SOAL LATIHAN 1 —
Tulis ulang bagian cerita tentang kegagalan asmara dan usaha, mulai dari "Pada momen mereka" dan berakhir pada "uang pun hilang.", lalu ganti "ruko" dengan "toko".

====== KUTIPAN BACAAN ======

Saya meyakini bahwa pasti setiap manusia punya masalah, punya peristiwa mengerikan berupa kegagalan hidup, asmara, materi dan terutama berkenaan tentang peristiwa diri kita serta keluarga tercinta. Kalau boleh cerita, Saya pun mengalami yang namanya keterpurukkan, itu terjadi di tahun 2015. Saat itu saya mengalami kegagalan dalam hal asmara.
Jadi ceritanya dulu itu saya ‘nembak’ perempuan untuk dijadikan pacar dan Alhamdulillah diterima, kita pacaran. Kemudian beberapa bulan berselang, saya mendengarkan ceramah seorang ustad yang mengangkat tema tentang ‘hukum pacaran’. Di sana dibahas secara detail tentang mudharat-mudharat pacaran. Saya mulai tobat, memberanikan diri memutuskan pacar saya tersebut dan pastinya ia sakit hati, tapi saya terlalu menghakimi diri sendiri serta kritis, masa bodoh dengan hal tersebut.
Beberapa waktu berselang perempuan yang pernah menjadi pacar saya (mantan) mulai mendekati teman-teman laki-laki saya untuk dijadikan pacar. Mungkin itu cara dia membuat saya cemburu dan itu benar. Yang pada puncaknya ia kebablasan pacaran dengan teman saya, kemudian hamil, dan terpaksa dinikahkan oleh kedua orangtuanya masing-masing.
Pada momen mereka menikah, saya merasa bersalah yang berlebihan, karena sebelumnya saya acuh tak acuh, tidak memikirkan hal-hal negatif yang akan terjadi ketika saya menyakiti hati perasaan perempuan dengan memutuskan pacaran, padahal ia dari keluarga terhormat paham agama, terutama kakak-kakaknya.
Ditambah waktu itu, saya juga meminta uang ke kakak saya, yang nilainya hampir 50 juta untuk buka usaha. Saat itu 25 jutaan bangun ruko dan 20-an juta untuk modal buka usaha “Distro Pakaian”. Beberapa bulan setelah sudah terbangung ruko dan berdiri Distro, usaha tersebut tidak jalan, mungkin saja karena cuma asal action tanpa tahu ilmu step by step ‘Distro Pakaian’. Saya meratapi dua kali kegagalan, (1) merasa bersalah sama mantan, (2) buka usaha! Distro, mengalami kegagalan dan uang pun hilang.

====== MASUKAN TUGAS ======

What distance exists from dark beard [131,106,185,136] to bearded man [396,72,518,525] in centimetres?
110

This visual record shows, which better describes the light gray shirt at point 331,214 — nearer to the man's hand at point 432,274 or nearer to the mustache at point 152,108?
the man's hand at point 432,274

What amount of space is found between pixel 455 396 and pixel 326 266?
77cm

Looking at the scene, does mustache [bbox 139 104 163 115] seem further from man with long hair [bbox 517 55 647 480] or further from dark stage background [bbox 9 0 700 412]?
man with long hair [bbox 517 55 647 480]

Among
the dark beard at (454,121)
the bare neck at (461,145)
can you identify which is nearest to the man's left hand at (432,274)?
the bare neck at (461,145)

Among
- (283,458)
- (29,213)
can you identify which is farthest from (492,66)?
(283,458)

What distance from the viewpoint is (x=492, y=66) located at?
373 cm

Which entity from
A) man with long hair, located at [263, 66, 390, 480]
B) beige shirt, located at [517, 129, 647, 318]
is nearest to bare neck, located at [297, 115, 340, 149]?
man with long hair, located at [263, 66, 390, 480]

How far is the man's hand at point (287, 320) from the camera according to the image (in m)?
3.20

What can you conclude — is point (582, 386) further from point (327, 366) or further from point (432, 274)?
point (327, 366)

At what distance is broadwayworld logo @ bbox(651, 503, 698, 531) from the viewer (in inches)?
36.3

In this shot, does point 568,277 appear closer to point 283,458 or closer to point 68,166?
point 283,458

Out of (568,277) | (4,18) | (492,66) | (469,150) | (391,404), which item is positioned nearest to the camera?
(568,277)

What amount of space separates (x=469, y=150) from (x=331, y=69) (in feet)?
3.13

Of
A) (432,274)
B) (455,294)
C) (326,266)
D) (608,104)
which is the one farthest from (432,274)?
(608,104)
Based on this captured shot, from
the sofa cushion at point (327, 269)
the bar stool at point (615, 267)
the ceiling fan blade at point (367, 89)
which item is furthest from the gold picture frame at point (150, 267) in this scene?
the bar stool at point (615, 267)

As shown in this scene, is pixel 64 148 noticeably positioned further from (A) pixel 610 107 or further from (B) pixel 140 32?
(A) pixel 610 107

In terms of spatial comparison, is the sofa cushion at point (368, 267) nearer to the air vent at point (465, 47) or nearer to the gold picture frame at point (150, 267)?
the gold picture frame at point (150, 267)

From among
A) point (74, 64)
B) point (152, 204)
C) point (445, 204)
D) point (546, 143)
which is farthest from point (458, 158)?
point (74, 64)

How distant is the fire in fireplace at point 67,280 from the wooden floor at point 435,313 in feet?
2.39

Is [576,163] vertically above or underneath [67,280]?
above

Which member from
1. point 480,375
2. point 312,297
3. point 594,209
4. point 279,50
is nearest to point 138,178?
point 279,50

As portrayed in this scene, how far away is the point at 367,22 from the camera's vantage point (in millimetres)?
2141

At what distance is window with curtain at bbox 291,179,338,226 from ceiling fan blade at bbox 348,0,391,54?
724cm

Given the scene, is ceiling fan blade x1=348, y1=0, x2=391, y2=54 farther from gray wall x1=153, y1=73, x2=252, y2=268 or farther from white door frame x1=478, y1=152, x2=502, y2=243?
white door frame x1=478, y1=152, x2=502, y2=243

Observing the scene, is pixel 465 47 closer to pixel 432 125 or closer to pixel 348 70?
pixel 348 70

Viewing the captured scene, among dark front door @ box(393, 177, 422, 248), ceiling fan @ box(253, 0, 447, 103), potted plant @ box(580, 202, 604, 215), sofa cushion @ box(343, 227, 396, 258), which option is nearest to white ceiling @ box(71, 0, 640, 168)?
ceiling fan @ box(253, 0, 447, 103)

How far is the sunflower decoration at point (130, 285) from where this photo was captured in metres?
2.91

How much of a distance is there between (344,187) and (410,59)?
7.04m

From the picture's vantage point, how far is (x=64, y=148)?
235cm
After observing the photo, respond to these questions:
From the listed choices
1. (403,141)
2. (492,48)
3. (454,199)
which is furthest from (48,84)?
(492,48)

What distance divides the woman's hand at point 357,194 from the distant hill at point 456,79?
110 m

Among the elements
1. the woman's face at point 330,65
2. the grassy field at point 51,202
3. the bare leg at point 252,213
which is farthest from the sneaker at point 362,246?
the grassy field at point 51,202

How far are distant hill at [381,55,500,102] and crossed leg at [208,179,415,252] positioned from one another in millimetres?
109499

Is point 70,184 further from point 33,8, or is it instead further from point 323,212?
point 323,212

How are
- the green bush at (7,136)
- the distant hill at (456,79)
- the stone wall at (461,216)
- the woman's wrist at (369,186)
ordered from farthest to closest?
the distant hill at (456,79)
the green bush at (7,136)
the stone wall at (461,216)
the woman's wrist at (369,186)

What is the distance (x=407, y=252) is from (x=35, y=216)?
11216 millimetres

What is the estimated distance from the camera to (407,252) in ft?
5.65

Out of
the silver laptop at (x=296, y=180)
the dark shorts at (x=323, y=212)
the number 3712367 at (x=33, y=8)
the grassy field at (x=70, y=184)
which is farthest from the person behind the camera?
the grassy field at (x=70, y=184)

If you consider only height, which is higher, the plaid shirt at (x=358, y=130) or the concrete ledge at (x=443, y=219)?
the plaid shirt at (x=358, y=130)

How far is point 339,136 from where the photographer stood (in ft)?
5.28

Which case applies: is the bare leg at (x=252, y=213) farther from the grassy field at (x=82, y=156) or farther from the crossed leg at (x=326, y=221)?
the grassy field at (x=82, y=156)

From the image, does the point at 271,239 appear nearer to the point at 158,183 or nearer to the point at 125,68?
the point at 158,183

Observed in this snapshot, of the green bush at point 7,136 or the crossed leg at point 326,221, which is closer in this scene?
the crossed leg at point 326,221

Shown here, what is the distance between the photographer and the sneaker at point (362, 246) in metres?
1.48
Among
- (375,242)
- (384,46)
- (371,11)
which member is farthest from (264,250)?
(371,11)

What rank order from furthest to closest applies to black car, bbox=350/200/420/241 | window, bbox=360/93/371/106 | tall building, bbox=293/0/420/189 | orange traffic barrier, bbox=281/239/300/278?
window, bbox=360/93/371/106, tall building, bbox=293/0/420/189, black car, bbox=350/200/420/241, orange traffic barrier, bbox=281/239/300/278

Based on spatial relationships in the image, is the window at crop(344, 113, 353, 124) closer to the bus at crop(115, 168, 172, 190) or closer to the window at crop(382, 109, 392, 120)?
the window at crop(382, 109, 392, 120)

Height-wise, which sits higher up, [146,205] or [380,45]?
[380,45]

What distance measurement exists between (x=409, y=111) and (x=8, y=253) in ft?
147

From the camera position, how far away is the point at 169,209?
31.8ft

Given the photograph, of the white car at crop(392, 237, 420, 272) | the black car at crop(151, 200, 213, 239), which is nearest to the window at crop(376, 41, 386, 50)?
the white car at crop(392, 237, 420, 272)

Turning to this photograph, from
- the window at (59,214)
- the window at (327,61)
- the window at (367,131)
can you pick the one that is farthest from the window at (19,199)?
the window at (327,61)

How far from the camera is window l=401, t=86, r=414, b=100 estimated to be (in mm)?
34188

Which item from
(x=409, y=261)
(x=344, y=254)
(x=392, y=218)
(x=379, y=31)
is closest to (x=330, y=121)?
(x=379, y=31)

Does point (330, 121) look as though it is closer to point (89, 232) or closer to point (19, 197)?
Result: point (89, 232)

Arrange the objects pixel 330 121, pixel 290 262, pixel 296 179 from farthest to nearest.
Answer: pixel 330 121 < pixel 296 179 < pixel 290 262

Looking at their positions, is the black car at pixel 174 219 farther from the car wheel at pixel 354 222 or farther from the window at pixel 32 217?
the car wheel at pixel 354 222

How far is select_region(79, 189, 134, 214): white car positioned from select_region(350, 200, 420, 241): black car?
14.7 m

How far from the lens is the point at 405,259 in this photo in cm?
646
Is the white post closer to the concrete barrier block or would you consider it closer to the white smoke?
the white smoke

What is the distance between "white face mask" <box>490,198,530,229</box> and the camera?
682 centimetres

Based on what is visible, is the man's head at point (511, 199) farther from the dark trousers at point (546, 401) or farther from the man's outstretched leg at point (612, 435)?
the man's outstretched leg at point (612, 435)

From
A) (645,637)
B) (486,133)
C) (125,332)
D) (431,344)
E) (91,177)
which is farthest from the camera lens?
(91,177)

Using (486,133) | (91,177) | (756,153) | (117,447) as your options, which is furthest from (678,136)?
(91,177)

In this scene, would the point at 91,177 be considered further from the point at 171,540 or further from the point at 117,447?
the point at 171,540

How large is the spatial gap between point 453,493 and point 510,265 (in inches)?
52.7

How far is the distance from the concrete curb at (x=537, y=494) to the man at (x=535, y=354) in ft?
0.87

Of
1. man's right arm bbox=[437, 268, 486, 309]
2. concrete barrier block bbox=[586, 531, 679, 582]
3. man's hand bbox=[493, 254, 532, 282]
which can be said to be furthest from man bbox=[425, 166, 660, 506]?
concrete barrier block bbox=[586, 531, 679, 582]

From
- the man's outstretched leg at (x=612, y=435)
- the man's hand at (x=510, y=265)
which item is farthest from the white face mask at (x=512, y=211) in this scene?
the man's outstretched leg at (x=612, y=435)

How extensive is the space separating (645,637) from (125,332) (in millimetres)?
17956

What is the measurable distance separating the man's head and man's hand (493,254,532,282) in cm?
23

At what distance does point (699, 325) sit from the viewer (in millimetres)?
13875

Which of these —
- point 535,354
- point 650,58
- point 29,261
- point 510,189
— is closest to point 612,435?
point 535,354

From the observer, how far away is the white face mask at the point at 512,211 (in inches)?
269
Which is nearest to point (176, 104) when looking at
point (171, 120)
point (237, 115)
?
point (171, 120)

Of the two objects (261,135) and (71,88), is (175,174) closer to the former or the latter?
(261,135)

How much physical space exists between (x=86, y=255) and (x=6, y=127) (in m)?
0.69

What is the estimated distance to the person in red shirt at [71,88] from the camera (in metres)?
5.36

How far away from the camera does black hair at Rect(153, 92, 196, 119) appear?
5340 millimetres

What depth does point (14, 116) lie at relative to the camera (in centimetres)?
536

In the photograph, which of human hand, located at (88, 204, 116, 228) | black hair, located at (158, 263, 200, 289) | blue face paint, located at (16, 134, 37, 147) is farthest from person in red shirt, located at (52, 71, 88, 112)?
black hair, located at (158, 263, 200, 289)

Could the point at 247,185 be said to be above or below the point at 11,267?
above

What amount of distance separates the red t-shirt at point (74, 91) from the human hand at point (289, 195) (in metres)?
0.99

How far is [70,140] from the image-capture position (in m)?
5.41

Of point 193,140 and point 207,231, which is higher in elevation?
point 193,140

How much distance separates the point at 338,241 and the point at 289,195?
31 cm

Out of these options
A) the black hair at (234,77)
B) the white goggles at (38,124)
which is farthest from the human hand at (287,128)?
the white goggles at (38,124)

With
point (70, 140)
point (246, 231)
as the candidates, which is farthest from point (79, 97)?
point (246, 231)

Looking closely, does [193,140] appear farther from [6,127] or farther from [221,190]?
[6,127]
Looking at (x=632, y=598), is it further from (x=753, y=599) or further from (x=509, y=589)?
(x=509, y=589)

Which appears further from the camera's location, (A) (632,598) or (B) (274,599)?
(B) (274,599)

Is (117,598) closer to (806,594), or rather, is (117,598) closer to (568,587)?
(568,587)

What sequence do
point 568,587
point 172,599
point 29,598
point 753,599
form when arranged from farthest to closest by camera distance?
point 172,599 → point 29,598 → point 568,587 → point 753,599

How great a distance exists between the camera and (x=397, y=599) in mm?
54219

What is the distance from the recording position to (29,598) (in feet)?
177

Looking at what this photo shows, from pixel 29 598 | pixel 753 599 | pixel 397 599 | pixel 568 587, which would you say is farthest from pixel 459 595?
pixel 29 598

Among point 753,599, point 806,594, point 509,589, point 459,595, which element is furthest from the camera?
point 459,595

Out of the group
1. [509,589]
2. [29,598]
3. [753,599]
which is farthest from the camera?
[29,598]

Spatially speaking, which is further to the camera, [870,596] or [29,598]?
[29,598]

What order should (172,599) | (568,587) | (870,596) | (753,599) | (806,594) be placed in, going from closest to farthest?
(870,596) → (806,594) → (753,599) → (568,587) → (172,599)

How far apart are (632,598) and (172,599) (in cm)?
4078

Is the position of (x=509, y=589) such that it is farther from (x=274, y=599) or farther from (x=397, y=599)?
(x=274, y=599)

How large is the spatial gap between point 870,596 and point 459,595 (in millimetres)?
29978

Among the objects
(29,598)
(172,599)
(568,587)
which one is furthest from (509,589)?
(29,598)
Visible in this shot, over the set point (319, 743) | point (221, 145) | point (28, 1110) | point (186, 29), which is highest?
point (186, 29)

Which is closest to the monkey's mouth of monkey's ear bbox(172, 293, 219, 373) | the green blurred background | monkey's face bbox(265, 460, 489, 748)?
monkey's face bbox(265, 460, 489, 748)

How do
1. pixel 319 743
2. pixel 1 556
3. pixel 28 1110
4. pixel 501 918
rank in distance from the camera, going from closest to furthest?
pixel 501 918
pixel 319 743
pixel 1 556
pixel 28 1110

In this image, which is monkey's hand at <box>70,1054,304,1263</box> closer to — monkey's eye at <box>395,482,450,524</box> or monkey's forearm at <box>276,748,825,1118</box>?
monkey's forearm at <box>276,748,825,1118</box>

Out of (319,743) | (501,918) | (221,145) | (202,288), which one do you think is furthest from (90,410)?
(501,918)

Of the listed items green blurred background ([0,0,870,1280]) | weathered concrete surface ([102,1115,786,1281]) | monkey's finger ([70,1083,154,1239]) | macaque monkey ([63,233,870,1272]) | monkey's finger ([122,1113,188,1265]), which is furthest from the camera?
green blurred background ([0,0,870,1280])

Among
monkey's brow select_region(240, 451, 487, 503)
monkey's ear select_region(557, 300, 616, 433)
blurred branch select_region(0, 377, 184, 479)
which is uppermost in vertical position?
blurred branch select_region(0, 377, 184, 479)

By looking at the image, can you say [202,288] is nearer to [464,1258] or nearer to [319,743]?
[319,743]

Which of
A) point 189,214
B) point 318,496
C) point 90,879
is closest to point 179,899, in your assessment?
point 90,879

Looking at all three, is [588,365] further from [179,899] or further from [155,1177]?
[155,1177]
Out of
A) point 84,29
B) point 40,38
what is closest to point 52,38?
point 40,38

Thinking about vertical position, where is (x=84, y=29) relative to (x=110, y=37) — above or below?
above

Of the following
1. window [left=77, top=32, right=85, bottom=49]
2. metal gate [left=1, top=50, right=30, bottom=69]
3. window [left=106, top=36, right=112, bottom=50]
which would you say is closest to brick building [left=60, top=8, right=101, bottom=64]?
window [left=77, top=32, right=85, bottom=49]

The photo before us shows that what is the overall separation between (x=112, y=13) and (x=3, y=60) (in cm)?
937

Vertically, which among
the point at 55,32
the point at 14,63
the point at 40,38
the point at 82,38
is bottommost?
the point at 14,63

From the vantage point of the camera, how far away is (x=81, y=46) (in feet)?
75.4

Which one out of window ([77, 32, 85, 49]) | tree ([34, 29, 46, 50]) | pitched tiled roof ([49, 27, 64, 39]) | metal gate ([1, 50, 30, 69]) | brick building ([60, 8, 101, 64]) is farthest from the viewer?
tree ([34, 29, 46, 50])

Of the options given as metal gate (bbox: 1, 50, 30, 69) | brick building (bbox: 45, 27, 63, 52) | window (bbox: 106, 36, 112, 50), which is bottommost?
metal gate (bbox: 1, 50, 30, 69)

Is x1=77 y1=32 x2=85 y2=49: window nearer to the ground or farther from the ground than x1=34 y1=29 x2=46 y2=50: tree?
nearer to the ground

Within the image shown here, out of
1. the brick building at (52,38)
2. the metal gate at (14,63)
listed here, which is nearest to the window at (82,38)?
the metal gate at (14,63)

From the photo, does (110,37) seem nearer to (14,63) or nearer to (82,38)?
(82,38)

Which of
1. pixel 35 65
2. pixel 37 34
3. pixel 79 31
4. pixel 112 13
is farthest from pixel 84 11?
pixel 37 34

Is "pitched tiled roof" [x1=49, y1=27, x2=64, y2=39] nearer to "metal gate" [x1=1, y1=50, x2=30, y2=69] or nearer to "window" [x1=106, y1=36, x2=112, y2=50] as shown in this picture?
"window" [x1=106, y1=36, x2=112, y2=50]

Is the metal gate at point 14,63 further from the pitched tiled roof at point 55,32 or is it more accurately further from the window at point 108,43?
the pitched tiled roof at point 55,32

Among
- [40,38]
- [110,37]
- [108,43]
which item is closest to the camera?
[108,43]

======

SOAL LATIHAN 2 —
Kutip persis baris-baris dalam catatan, mulai dari baris yang memuat "How far from the lens" dan berakhir pada baris yang memuat "682 centimetres", termasuk kedua baris tersebut.

JAWABAN AKHIR 1 —
Pada momen mereka menikah, saya merasa bersalah yang berlebihan, karena sebelumnya saya acuh tak acuh, tidak memikirkan hal-hal negatif yang akan terjadi ketika saya menyakiti hati perasaan perempuan dengan memutuskan pacaran, padahal ia dari keluarga terhormat paham agama, terutama kakak-kakaknya.
Ditambah waktu itu, saya juga meminta uang ke kakak saya, yang nilainya hampir 50 juta untuk buka usaha. Saat itu 25 jutaan bangun toko dan 20-an juta untuk modal buka usaha “Distro Pakaian”. Beberapa bulan setelah sudah terbangung toko dan berdiri Distro, usaha tersebut tidak jalan, mungkin saja karena cuma asal action tanpa tahu ilmu step by step ‘Distro Pakaian’. Saya meratapi dua kali kegagalan, (1) merasa bersalah sama mantan, (2) buka usaha! Distro, mengalami kegagalan dan uang pun hilang.

JAWABAN AKHIR 2 —
How far from the lens is the point at 405,259 in this photo in cm?
646
Is the white post closer to the concrete barrier block or would you consider it closer to the white smoke?
the white smoke

What is the distance between "white face mask" <box>490,198,530,229</box> and the camera?
682 centimetres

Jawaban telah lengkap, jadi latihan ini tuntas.